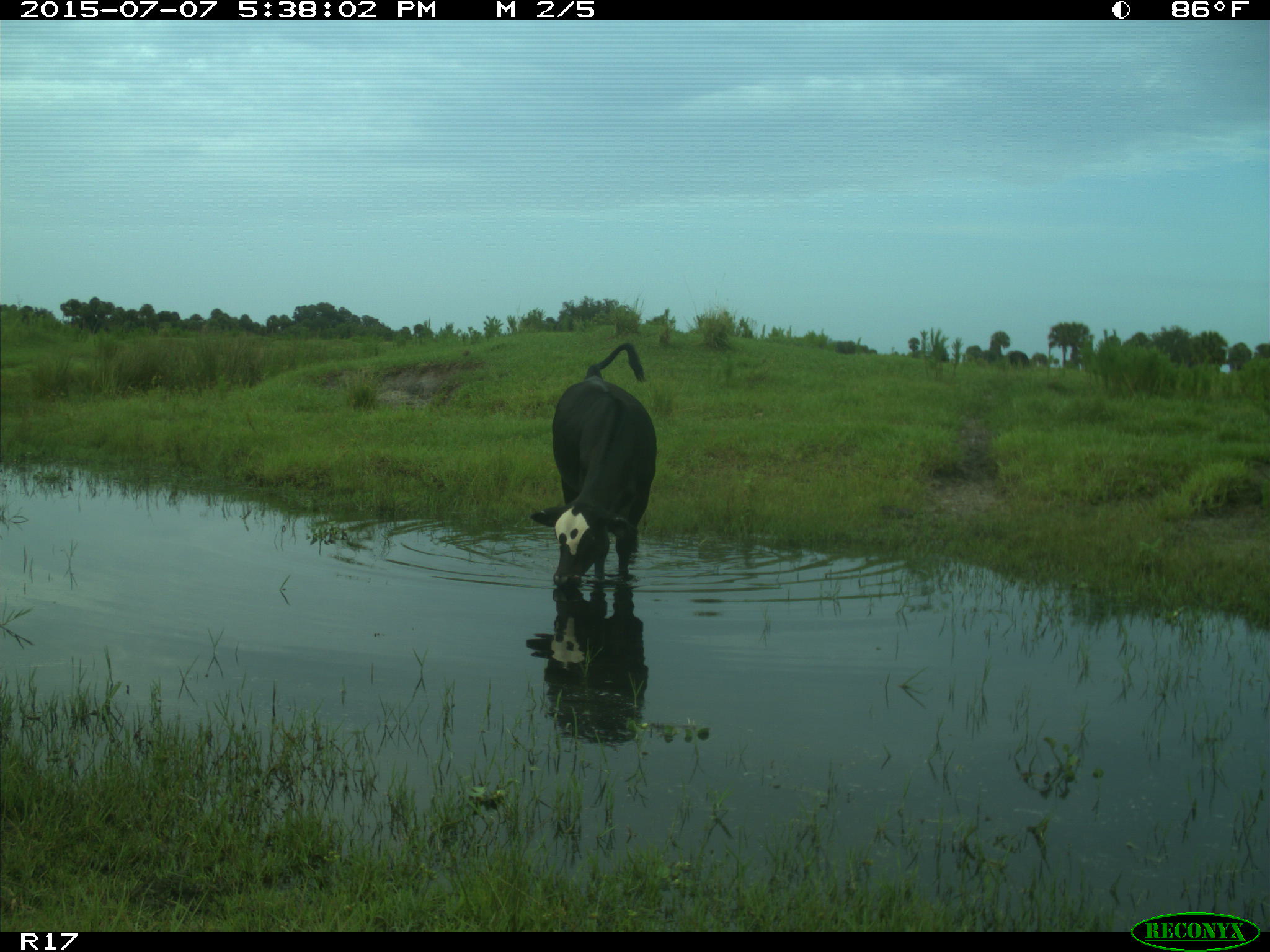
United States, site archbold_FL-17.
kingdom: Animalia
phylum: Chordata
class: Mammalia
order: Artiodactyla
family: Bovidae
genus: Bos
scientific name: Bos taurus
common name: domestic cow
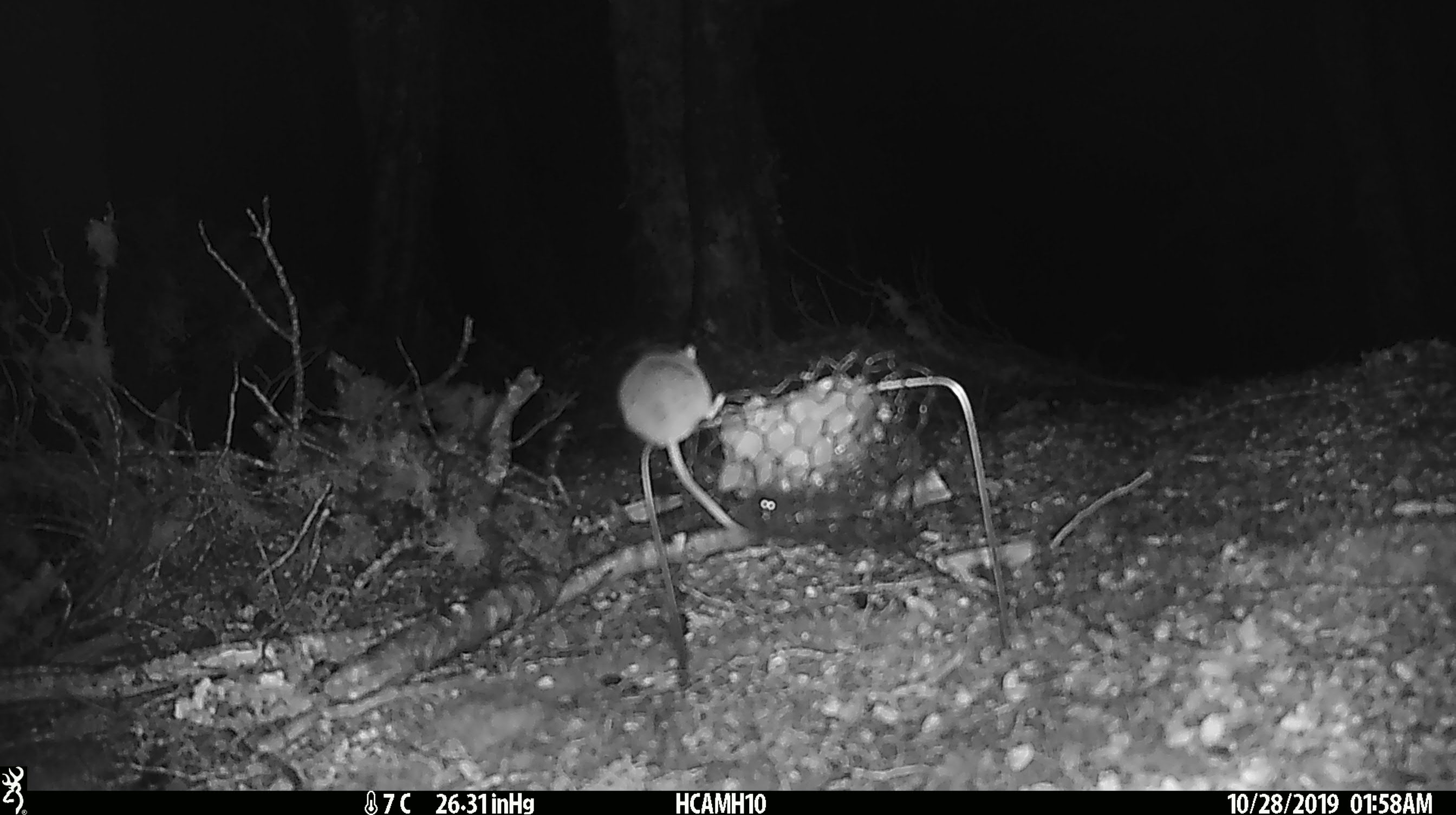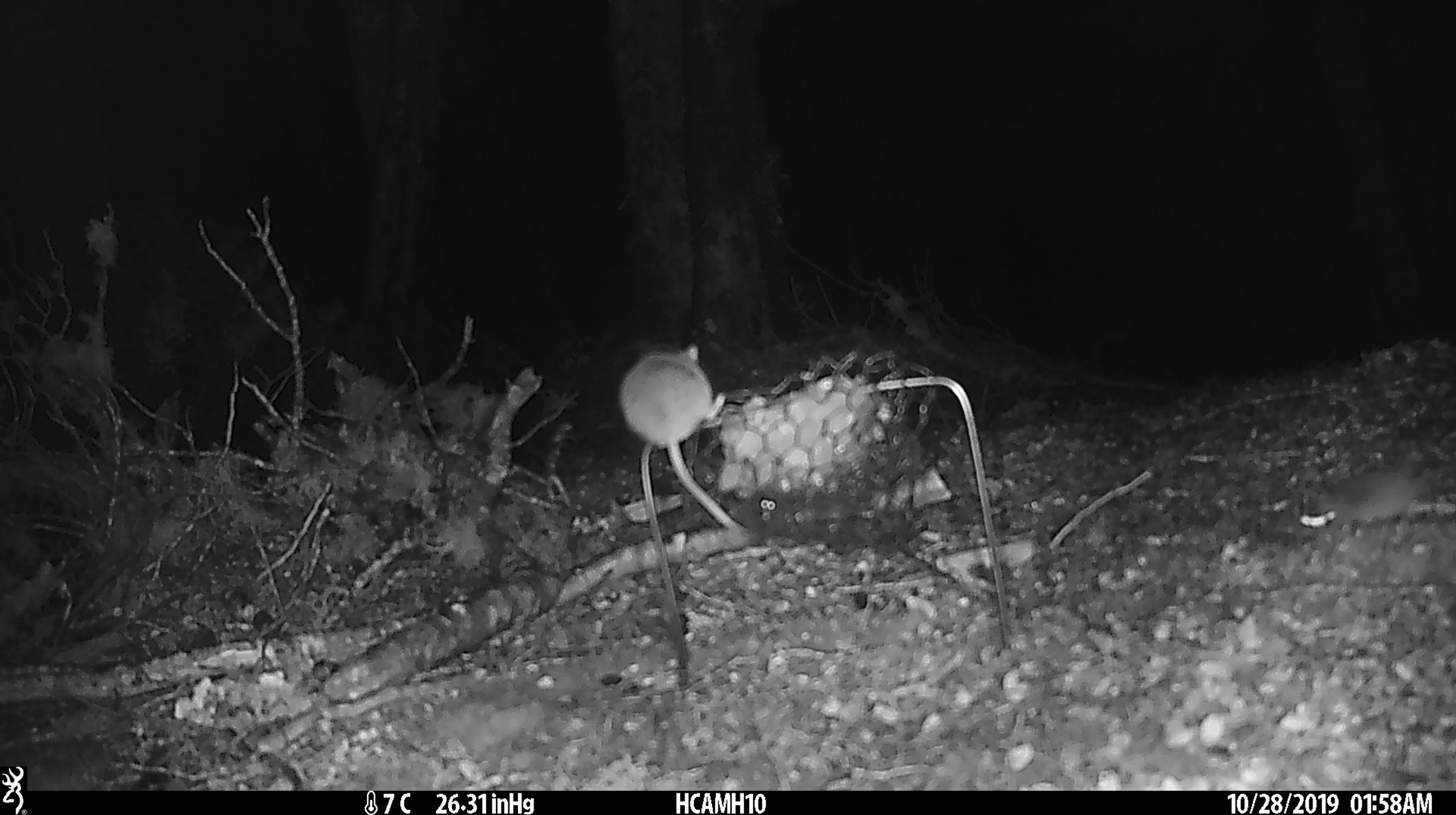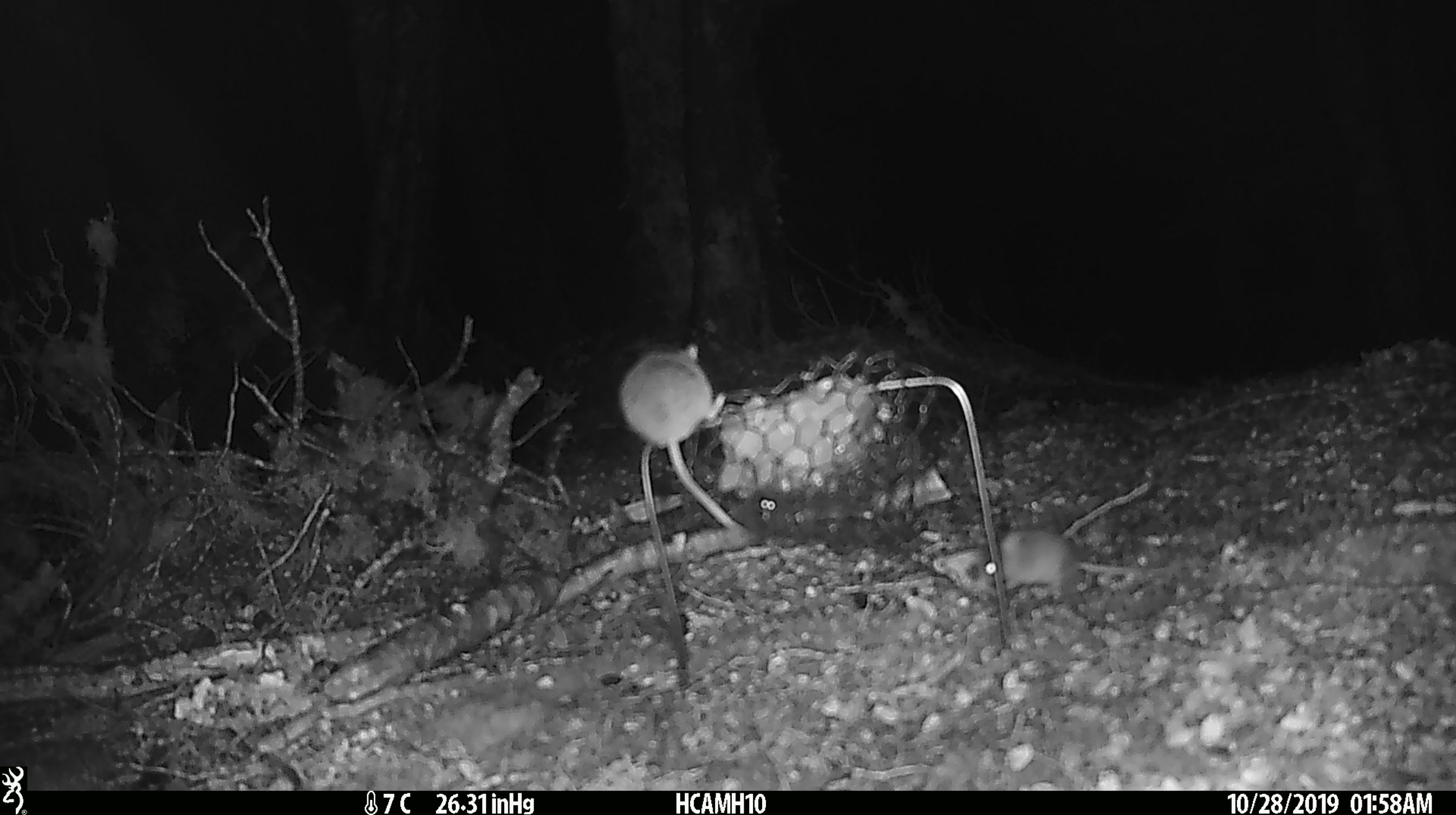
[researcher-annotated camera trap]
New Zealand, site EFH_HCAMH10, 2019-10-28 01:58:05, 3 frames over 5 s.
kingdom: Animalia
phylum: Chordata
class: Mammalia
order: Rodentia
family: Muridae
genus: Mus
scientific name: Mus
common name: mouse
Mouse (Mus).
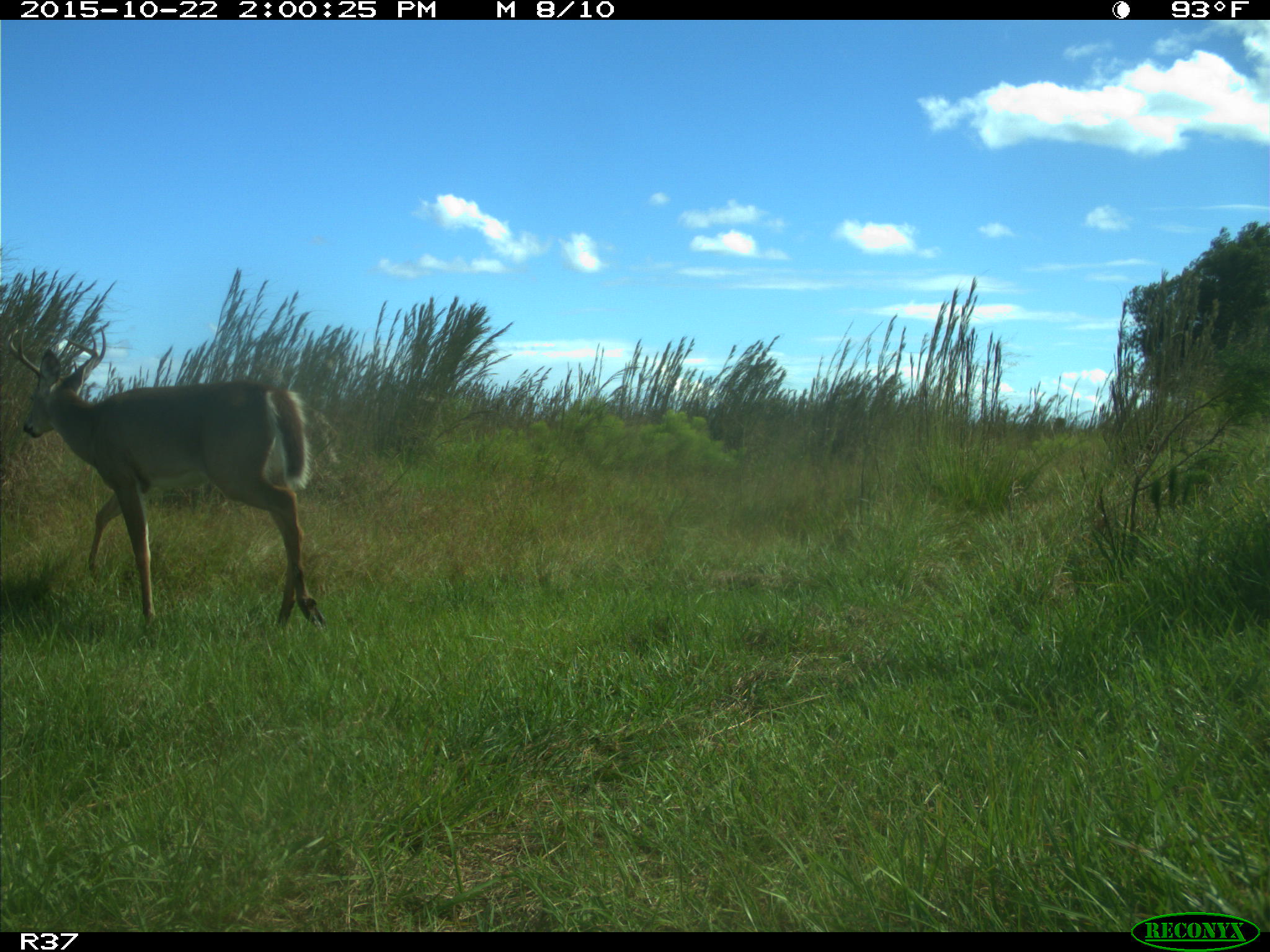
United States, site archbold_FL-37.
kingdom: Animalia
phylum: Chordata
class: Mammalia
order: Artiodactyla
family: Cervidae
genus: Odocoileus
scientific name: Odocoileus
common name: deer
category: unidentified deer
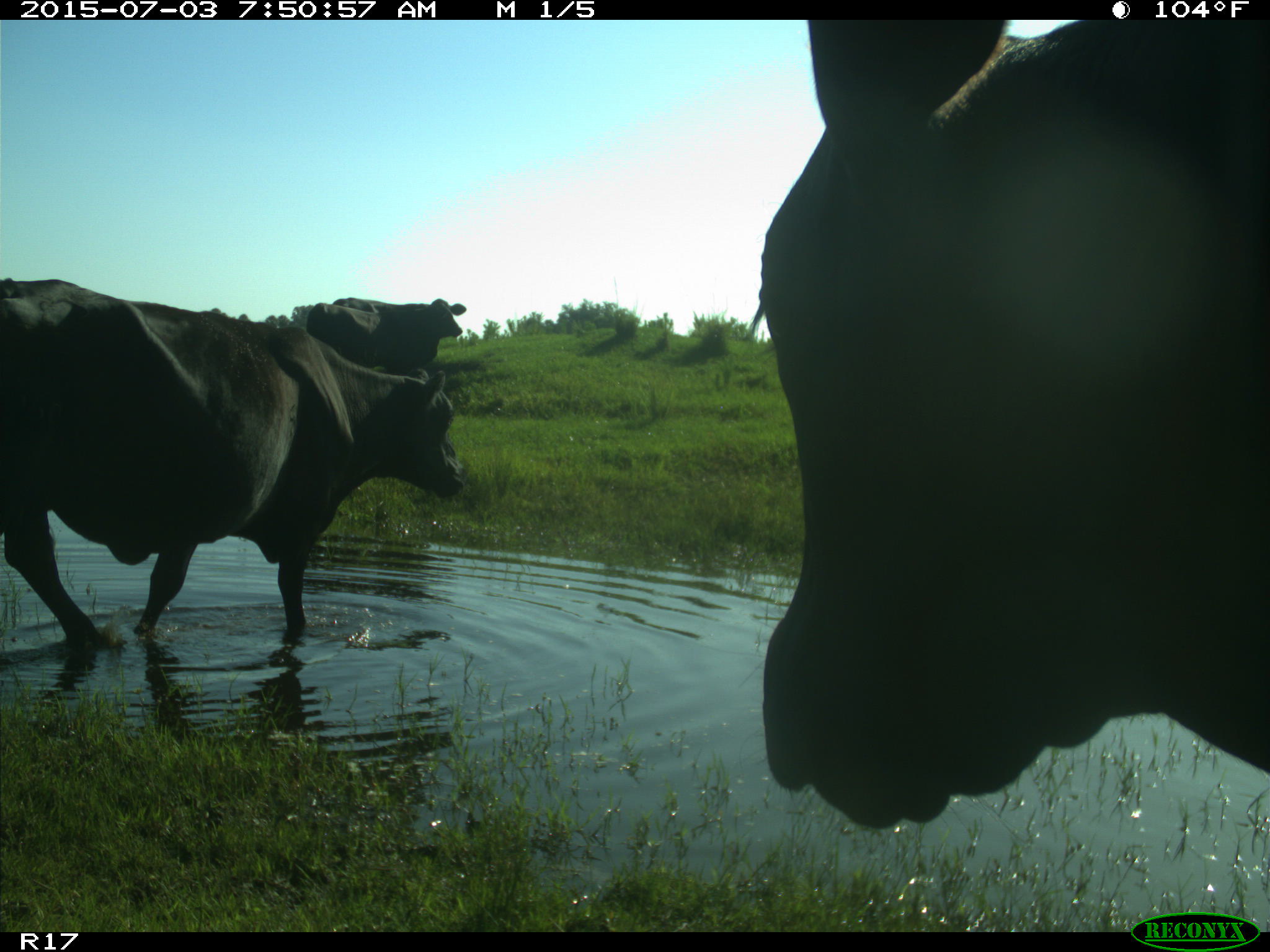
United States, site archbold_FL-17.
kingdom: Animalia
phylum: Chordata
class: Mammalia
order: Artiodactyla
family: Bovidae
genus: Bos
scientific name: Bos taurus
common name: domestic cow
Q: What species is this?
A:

Exercise directions: Only the lines from the beginning of the records up to and including the line with "genus: Odocoileus" should appear, exactly as they are, and no pictures.

Written response:
United States, site archbold_FL-17.
kingdom: Animalia
phylum: Chordata
class: Mammalia
order: Artiodactyla
family: Bovidae
genus: Bos
scientific name: Bos taurus
common name: domestic cow
[researcher-annotated camera trap]
New Zealand, site EFH_HCAMH10, 2019-10-28 01:58:05, 3 frames over 5 s.
kingdom: Animalia
phylum: Chordata
class: Mammalia
order: Rodentia
family: Muridae
genus: Mus
scientific name: Mus
common name: mouse
Mouse (Mus).
United States, site archbold_FL-37.
kingdom: Animalia
phylum: Chordata
class: Mammalia
order: Artiodactyla
family: Cervidae
genus: Odocoileus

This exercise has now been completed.